_WHAT NEEDS TO BE DONE_.
Please copy the entries below again, swapping every "point" for "spot" and changing nothing else. Leave the pictures out of your answer.

Spatial questions linked to pictures:
************

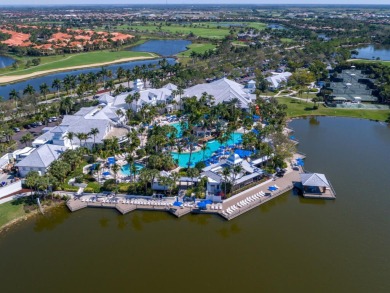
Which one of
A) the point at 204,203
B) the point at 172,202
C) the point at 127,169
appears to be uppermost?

************

_CORRECT RESULT_.
Which one of
A) the spot at 204,203
B) the spot at 172,202
C) the spot at 127,169
appears to be uppermost?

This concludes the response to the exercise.